Advertisement

Senators Scold Radio Chain for Tuning Out Dixie Chicks

Share
Times Staff Writer

A posse of politicians Tuesday rode to the defense of the Dixie Chicks.

At a Senate Commerce Committee hearing, Sen. John McCain (R-Ariz.) led his colleagues in a tongue-lashing of radio giant Cumulus Media Inc. for its decision this spring to temporarily ban the country stars from some stations.

The ban came after lead singer Natalie Maines, upset as the White House prepared to invade Iraq, said during a March concert in London that she was ashamed that President Bush was from her home state of Texas.

At times likening the embargo to Nazi book-burnings and McCarthy-era blacklists, lawmakers said Cumulus’ action illustrated the potential danger of allowing corporations to amass nationwide broadcasting networks.

Advertisement

“It’s a strong argument about what media concentration has the possibility of doing,” McCain told Cumulus Chairman Lewis W. Dickey Jr. “If someone else offends you, and you decide to censor those people, my friend, the erosion of our 1st Amendment is in progress.”

If broadcasters are free to banish a musician, lawmakers asked, what’s to stop them from keeping a controversial politician off the air or silencing discussions about hot-button issues such as abortion or gun control? “This sends a chill down my spine,” said Sen. Byron L. Dorgan (D-N.D.).

Cumulus’ chairman said the 30-day Dixie Chicks ban wasn’t politically motivated. “This was not censorship by Cumulus,” Dickey said. “Cumulus has no political agenda. We were merely responding to listeners.”

Dickey said Maines’ comment about Bush sparked an unprecedented “hue and cry” from country music listeners. He denied that corporate executives gave their blessing to a promotion by one station in which Dixie Chicks CDs were smashed by a 33,000-pound tractor.

To underscore that the ban was a business rather than a political decision, Dickey noted that the company continued to air the band’s songs on its Top 40-format stations because those listeners hadn’t complained as much as others.

The group’s manager, Simon Renshaw of the Firm in Beverly Hills, told the senators that many complaints stemmed from an “organized campaign to vilify” the band.

Advertisement

He said radio stations should be free to decide which songs to air but complained that Cumulus’ decision “didn’t have anything to do with music.”

Lawmakers criticized Cumulus for caving in to a vocal group of listeners.

“In this country, every single day there is a hue and cry,” said Sen. Barbara Boxer (D-Calif.). “That’s what this country is all about.”

McCain said his primary concern was that corporate executives at Cumulus headquarters dictated the ban, not permitting local radio station managers to decide for themselves.

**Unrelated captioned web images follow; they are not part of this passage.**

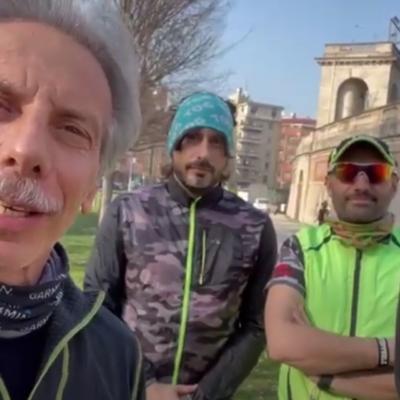 Un presidio in 10 città italiane (e un video di Giovanni Storti) per dire no all'Hate Speech nello sport
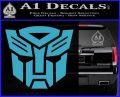 Transformers Autobots Decal Sticker tf Light Blue Vinyl 120x97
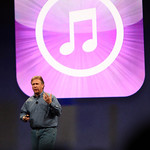 Phil Schiller, VP of Worldwide Marketing for Apple, gives the final Apple keynote at MacWorld.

Dickey agreed that the company should have left the decision to local program directors, as did other radio station chains, including Clear Channel Communications Inc.

Atlanta-based Cumulus has more than 250 stations. It is the nation’s second-largest radio broadcaster, behind Clear Channel, which has about 1,200.

McCain, the committee’s chairman, is emerging as a leading opponent of radio consolidation. Last month, he proposed legislation that would require industry giants such as Clear Channel to sell some holdings to come into compliance with new media-ownership rules approved by the Federal Communications Commission.

Advertisement

“The stakes are very high right now,” said National Assn. of Broadcasters President Edward Fritts.